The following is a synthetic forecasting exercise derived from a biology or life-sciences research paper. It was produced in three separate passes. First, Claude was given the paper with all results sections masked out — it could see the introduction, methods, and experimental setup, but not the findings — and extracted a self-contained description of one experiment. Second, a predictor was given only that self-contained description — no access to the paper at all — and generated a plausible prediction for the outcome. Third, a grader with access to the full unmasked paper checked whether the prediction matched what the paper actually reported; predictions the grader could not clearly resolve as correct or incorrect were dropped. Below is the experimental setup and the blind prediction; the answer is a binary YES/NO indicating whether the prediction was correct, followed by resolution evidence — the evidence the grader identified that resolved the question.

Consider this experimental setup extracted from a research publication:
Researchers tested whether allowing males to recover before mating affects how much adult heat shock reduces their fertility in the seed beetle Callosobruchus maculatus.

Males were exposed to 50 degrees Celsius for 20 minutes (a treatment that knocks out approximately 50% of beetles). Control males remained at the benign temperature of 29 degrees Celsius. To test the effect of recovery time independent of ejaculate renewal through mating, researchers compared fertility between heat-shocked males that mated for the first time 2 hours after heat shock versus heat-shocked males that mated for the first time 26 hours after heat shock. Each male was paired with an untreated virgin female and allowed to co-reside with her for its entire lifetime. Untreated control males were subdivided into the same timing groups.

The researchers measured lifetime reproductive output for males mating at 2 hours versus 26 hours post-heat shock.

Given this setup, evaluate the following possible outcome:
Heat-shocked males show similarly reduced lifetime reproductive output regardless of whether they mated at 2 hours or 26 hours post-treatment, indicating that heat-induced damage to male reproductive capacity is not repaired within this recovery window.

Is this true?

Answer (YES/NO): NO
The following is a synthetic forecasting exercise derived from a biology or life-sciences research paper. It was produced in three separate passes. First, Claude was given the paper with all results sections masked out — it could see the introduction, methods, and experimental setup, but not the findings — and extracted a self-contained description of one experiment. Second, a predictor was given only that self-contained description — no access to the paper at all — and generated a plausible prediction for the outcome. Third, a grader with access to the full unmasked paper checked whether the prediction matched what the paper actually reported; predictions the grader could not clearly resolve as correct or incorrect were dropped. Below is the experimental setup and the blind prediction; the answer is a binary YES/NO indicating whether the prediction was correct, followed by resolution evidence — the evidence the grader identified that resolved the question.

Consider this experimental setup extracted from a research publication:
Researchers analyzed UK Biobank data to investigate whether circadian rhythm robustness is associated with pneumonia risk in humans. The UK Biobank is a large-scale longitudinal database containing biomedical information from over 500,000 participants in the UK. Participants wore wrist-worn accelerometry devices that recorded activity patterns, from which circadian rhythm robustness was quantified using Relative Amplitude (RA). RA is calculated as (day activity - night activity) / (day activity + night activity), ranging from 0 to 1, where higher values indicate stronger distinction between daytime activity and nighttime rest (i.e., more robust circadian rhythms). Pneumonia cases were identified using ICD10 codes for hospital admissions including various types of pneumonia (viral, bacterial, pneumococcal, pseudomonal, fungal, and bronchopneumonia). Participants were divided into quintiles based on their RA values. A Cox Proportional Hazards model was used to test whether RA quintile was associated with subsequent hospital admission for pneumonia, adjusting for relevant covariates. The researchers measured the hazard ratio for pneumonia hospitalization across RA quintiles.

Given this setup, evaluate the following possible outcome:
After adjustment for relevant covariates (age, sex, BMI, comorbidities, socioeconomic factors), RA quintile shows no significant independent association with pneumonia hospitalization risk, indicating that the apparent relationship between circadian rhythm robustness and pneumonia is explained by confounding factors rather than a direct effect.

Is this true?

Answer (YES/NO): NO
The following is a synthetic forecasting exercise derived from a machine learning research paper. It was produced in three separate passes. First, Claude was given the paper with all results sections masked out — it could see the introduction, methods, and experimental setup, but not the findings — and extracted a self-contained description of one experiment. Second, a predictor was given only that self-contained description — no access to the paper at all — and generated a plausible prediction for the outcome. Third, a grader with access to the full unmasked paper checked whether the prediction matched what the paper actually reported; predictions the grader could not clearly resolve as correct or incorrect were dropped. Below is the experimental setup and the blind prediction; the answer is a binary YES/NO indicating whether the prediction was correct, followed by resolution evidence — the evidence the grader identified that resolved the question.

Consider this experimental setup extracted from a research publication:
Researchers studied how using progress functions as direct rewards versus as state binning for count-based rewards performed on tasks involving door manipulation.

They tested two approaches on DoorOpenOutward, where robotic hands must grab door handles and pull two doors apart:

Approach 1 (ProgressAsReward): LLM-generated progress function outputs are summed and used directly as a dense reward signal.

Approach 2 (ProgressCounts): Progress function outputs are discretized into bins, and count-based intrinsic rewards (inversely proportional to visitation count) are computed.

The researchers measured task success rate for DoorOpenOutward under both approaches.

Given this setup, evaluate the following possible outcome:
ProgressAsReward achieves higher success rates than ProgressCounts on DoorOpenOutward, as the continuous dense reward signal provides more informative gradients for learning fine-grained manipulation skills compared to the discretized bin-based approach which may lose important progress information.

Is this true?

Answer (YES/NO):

*-*-*

Find every line in the records that has the word "tested". Copy those lines.

EXERCISE RESPONSE>
Researchers tested whether allowing males to recover before mating affects how much adult heat shock reduces their fertility in the seed beetle Callosobruchus maculatus.
They tested two approaches on DoorOpenOutward, where robotic hands must grab door handles and pull two doors apart:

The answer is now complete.